Quotations collected on the Internet
(mostly as Usenet signatures)  

Intelligence and stupidity

A mediocre person in a position of power will surround himself with other mediocre intellects, either by design (in the hope that his own mediocrity will be less painfully evident), or by accident (because he is incapable of recognising greater minds).

Great spirits have always encountered violent opposition from mediocre minds.
-- Albert Einstein

The summation of intelligence contained on the planet is a constant, only the head count increases.

I wish there was a knob on the TV to increase the intelligence of broadcasts. There is a knob called "brightness", but it doesn't work.

Make it idiot proof and someone else will make a better idiot.

Great minds discuss ideas, mediocre minds discuss events, small minds discuss people.

A wise man speaks when he has something to say. A fool speaks when he has to say something.

First they ignore you,
then they ridicule you,
then they fight you,
then you win.
-- Mahatma Gandhi

He may look like an idiot, and he may sound like an idiot, but don't let him fool you. He really is an idiot.
-- Groucho Marx

The difference between intelligence and stupidity is that intelligence has its limits.

It is better to keep your mouth shut, and look like a fool, than to open it, and remove all doubt!
-- Groucho Marx

Only death cures stupidity.
-- Japanese proverb

Chance favours the prepared mind.
-- Louis Pasteur

For every complex problem, there is a solution that is simple, neat, and wrong.
-- H.L. Mencken

Never argue with a fool, because the people around you cannot tell the difference.

The problem with the world is that intelligent people are full of doubts while the stupid ones are full of confidence.
-- Charles Bukowski

Think of how stupid the average person is, and realize half of them are more stupid than that.
-- George Carlin

Politics and politicians

It is frankly disgusting the press is able to write whatever it wants to write.

### Saved entries
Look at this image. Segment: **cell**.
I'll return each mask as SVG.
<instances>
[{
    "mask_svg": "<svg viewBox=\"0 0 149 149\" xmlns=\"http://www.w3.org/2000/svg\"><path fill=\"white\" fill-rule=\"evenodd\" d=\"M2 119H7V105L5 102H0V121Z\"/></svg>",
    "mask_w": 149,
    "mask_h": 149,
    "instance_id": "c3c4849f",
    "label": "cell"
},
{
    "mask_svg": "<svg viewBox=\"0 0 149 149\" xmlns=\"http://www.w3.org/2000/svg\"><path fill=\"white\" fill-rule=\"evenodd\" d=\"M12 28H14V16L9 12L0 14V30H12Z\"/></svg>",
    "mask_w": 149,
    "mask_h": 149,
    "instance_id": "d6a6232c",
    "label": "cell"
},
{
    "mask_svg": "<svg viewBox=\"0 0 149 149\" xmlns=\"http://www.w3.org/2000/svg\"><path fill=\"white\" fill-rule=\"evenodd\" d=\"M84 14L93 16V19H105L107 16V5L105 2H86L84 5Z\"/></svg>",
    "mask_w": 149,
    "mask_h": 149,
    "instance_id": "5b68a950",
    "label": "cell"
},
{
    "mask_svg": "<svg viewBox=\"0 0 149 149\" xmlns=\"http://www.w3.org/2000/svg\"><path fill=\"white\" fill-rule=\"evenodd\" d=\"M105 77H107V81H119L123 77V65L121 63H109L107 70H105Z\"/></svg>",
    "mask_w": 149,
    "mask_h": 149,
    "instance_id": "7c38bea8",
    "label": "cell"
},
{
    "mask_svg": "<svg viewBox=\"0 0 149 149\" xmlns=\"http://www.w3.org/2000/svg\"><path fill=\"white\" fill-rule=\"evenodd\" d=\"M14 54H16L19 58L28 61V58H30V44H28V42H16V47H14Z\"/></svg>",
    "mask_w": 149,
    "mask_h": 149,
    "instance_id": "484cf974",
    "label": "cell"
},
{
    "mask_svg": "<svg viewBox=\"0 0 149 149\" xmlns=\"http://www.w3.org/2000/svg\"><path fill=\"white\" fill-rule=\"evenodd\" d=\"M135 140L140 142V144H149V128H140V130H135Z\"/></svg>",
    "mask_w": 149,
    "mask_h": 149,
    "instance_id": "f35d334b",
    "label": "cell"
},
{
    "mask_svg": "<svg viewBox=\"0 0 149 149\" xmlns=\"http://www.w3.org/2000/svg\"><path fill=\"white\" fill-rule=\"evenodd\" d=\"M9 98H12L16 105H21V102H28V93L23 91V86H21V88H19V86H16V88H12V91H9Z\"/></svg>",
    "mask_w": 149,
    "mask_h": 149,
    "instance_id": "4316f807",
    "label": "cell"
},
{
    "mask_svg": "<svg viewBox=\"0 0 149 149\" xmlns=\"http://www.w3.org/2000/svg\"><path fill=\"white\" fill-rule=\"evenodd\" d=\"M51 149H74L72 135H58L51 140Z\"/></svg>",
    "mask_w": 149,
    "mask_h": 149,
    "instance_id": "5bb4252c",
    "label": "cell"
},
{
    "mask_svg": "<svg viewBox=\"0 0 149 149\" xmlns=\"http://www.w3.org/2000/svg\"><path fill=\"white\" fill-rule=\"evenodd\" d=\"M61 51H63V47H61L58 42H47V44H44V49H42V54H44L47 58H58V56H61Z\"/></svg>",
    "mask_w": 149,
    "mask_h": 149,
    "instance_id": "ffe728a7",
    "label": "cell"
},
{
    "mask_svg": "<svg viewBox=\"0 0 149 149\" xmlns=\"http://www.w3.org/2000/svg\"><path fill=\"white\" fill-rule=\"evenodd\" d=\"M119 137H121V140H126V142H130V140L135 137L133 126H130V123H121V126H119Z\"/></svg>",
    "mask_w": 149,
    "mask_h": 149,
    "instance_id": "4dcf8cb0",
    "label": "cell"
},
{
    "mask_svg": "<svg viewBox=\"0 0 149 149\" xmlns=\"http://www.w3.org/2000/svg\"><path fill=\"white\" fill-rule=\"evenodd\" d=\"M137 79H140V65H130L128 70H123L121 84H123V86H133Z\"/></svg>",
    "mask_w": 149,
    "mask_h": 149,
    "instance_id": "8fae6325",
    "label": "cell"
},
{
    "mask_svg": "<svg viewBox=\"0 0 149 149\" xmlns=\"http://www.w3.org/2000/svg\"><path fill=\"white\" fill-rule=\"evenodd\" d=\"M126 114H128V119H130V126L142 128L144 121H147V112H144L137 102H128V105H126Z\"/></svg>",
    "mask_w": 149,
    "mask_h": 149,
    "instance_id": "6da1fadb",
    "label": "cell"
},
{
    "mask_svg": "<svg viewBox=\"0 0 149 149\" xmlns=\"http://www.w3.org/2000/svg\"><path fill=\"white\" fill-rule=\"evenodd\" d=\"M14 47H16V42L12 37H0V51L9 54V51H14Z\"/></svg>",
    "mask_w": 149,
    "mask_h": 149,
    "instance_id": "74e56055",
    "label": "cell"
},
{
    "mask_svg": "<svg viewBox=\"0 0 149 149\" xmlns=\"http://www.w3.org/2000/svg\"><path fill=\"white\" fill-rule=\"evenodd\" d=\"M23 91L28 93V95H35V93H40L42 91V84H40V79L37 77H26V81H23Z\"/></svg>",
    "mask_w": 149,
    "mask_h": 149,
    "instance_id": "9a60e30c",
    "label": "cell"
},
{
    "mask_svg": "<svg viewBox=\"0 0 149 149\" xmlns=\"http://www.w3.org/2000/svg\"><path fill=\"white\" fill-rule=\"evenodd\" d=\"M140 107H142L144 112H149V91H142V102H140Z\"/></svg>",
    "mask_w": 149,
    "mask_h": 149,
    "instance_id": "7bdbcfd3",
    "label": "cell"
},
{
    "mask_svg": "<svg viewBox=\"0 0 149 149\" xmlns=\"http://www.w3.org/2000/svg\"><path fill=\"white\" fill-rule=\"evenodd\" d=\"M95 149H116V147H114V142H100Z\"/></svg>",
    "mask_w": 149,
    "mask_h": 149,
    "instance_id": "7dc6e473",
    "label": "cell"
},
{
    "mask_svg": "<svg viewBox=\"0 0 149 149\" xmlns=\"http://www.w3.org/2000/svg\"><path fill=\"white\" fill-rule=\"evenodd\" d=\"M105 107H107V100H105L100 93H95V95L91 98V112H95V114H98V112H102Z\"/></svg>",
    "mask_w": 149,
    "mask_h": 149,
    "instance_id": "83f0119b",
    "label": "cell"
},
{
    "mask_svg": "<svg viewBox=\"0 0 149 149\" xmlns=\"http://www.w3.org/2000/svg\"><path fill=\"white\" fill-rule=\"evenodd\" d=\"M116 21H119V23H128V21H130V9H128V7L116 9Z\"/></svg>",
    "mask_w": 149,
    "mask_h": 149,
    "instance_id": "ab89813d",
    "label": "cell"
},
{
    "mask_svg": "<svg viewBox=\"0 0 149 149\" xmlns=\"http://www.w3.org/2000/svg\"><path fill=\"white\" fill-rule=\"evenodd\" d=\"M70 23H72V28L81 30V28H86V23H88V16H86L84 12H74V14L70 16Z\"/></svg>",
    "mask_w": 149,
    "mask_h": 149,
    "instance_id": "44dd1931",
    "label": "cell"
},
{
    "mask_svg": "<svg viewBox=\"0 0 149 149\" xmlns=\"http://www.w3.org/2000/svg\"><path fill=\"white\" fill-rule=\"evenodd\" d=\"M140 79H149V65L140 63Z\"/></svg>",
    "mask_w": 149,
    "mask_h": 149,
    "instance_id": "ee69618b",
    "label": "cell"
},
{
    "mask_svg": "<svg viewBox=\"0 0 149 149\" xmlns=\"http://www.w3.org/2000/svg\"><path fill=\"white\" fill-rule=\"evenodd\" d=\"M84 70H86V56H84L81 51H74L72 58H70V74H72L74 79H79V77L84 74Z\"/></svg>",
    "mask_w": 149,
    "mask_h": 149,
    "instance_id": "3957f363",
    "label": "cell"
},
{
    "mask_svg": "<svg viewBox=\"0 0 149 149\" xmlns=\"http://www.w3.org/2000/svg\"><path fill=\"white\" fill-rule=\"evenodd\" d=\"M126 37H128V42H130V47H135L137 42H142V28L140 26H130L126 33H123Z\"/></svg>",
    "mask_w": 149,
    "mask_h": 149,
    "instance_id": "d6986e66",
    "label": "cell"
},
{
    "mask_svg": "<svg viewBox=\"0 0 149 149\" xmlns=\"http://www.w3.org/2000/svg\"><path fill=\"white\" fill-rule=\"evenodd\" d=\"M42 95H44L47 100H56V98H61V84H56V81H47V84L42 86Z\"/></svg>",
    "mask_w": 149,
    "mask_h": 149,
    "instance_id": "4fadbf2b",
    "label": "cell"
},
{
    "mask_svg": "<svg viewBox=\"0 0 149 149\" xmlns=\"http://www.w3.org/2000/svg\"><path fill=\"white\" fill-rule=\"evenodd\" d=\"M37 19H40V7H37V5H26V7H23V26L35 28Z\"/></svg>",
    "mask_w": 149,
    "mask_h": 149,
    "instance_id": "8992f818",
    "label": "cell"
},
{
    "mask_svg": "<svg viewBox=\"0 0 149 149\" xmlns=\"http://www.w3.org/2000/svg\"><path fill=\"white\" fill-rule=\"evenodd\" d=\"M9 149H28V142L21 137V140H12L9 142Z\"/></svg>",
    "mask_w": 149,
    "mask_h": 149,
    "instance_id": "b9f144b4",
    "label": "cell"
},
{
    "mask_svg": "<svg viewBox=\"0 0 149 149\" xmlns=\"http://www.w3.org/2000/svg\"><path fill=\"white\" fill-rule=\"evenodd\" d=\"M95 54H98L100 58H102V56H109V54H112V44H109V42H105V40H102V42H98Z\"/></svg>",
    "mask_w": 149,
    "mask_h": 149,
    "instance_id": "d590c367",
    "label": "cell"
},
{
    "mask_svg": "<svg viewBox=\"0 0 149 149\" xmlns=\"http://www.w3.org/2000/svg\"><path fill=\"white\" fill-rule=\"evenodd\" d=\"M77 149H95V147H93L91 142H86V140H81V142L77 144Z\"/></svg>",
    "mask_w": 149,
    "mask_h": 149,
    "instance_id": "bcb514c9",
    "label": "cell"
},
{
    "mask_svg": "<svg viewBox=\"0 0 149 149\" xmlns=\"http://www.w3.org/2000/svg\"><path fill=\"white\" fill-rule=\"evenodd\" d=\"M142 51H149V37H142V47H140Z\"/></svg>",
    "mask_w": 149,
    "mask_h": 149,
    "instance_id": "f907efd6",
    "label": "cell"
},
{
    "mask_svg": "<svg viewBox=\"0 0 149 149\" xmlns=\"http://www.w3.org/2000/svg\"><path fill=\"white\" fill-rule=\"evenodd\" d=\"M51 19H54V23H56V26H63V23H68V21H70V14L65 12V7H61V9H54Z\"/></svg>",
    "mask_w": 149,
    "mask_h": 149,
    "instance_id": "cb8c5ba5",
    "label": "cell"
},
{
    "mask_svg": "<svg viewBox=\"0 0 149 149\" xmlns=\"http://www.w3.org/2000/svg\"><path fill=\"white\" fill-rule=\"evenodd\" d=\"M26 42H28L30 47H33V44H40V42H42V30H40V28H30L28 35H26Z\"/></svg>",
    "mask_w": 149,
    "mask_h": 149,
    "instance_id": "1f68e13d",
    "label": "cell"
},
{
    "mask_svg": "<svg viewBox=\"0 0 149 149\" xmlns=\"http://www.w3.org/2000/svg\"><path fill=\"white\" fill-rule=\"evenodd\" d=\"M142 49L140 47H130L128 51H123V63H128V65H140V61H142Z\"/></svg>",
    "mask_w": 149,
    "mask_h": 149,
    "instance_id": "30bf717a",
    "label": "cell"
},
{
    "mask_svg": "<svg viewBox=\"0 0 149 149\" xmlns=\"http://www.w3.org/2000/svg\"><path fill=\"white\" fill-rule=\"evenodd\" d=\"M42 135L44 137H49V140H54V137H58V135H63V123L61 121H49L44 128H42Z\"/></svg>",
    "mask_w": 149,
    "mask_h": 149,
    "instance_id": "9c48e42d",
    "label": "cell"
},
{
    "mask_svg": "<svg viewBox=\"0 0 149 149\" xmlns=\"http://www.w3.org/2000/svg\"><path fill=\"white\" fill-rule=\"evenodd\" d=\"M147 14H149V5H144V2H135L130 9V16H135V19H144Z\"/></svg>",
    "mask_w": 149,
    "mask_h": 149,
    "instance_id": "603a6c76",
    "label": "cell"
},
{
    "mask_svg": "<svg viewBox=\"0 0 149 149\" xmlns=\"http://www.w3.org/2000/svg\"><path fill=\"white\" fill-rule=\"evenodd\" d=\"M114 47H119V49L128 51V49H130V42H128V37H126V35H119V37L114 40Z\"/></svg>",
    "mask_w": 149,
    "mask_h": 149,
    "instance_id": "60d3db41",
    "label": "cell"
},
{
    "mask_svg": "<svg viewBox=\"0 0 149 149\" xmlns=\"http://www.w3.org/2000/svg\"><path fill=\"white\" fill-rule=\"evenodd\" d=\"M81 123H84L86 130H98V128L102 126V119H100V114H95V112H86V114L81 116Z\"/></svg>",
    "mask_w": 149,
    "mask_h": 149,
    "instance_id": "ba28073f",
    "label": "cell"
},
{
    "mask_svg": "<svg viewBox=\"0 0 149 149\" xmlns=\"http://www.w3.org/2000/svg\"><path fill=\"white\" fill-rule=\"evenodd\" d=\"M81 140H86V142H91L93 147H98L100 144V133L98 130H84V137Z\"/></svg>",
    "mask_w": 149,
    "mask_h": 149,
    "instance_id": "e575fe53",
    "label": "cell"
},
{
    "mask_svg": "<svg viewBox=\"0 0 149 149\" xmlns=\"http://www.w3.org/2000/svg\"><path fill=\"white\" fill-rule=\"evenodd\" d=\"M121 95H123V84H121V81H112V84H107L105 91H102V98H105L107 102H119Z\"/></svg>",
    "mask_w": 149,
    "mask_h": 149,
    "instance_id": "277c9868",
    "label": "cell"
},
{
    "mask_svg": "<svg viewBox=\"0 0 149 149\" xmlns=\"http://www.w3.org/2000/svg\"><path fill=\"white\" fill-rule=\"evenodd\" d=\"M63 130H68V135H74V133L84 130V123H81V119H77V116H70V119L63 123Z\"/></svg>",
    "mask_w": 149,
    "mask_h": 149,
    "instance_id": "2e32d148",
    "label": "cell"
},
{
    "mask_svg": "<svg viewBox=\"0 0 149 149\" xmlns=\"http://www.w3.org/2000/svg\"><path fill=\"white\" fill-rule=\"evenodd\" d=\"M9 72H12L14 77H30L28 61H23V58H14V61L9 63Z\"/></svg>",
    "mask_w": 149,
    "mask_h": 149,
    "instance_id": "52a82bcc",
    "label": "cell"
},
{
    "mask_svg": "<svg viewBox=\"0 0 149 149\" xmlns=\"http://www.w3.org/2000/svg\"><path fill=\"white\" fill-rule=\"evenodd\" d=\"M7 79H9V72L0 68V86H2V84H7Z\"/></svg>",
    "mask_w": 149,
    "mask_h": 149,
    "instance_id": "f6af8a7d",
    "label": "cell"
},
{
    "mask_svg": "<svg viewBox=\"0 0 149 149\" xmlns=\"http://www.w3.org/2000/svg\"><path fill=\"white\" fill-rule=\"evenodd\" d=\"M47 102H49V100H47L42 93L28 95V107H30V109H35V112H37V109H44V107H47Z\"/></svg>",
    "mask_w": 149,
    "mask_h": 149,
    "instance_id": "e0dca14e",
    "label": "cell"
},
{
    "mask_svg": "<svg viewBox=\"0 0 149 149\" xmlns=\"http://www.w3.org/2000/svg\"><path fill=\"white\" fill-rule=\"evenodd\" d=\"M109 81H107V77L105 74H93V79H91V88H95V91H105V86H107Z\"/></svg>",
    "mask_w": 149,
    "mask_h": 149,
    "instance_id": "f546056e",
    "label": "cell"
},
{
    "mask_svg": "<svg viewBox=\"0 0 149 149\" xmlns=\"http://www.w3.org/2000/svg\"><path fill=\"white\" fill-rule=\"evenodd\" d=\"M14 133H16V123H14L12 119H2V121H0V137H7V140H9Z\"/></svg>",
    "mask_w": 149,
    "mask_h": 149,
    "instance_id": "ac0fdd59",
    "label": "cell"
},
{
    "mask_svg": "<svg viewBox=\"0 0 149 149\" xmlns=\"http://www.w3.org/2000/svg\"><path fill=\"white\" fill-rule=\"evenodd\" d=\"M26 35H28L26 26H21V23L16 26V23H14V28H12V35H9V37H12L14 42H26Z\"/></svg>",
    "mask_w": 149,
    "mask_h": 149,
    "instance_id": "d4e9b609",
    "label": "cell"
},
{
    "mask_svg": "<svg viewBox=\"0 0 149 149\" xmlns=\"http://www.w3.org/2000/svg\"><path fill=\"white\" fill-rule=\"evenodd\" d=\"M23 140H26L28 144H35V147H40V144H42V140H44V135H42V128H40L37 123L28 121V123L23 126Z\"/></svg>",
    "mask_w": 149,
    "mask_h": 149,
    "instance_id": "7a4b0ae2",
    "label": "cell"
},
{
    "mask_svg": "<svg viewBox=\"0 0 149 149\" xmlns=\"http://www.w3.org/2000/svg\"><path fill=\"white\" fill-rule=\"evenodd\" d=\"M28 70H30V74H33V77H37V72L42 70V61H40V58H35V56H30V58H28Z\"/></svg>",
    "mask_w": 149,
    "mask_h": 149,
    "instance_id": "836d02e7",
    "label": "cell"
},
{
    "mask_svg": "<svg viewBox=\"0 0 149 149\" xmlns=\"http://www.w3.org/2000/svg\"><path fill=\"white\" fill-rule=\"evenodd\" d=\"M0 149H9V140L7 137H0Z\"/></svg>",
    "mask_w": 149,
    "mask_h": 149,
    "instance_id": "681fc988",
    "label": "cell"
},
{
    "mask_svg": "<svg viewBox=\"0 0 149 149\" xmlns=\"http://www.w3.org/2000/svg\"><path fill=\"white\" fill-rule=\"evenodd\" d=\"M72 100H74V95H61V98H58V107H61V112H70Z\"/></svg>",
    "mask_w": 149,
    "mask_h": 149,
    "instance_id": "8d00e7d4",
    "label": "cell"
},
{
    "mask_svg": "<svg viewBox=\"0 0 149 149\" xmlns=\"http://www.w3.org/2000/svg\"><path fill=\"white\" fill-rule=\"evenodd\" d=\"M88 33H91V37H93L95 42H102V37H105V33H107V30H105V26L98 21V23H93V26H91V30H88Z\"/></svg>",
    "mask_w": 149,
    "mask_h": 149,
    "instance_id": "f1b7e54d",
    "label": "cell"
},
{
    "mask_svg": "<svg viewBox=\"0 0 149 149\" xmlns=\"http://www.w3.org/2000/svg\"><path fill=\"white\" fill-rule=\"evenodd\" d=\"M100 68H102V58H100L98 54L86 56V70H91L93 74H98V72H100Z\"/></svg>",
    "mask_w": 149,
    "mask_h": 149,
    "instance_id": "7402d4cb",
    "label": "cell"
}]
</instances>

### What is needed
Pick up the collection of quotations about intelligence and politics after its last line and carry it on.

### Result
-- Donald Trump, President of the Unites States (CNN, and more CNN)

It is said that politics is the art of the possible. So this is why politics attracts mediocre intellects. Great minds prefer to challenge the impossible.

Political language is designed to make lies sound truthful and murder respectable, and to give an appearance of solidity to pure wind.
-- George Orwell

Show me a politician who does not lie through his teeth, and.....I'll show you one who can't find his dentures.

Since a politician never believes what he says, he is quite surprised to be taken at his word.
-- Charles DeGaulle

Politics is supposed to be the second oldest profession. I have come to realize that it bears a very close resemblance to the first.
-- Ronald Reagan, president of the United States

When the white man came we had the land and they had the Bible. They taught us to pray with our eyes closed, and when we opened them, they had the land and we had the Bible.
-- Jomo Kenyatta

If you think education is expensive, try ignorance!

I've got this thing and it's f****** golden, and I'm just not giving it up for f****** nothing. I'm not gonna do it. ... I want to make money.
... F*** him. For nothing? F*** him .... but they're not willing to give me anything except appreciation. F*** them.
... And if I don't get what I want and I'm not satisfied with it, then I'll just take the Senate seat myself.
-- Rod R. Blagojevich, Governor of Illinois, 2008, demanding payoffs in return for nominating a successor to Obama's seat at the US Senate.
(from FBI transcripts and statements, as published by MSNBC and The Smoking Gun)

The human race divides politically into those who want people to be controlled and those who have no such desire. The former are idealists acting from highest motives for the greatest good of the greatest number. The latter are surly curmudgeons, suspicious and lacking in altruism. But they are more comfortable neighbors than the other sort.
-- Robert A. Heinlein

What is history but the story of how politicians have squandered the blood and treasure of the human race?
-- Thomas Sowell

Politics is perhaps the only profession for which no preparation is thought necessary.
-- Robert Louis Stevenson

The problem isn't the abuse of power; it's the power to abuse.
-- Michael Cloud

Force always attracts men of low morality.
-- Albert Einstein

In order to become the master, the politician poses as the servant.
-- Charles de Gaulle

Politicians, like diapers, should be changed often, and for the same reasons.

Universities are one of Italy's three biggest cancers; bureaucracy is another. The third I won't mention in order not to offend religious people.
-- Federico Zeri, historian

Insanity

I don't suffer from insanity, I enjoy every minute of it.

So what if I'm paranoid? It doesn't hurt anybody and makes life interesting for me.

The universe and one's place in it

Always remember you are unique, just like everybody else.

Black holes are where God divided by zero.

Blessed are those who ask for nothing, for they shall not be disappointed.

Early bird gets the worm, but the second mouse gets the cheese.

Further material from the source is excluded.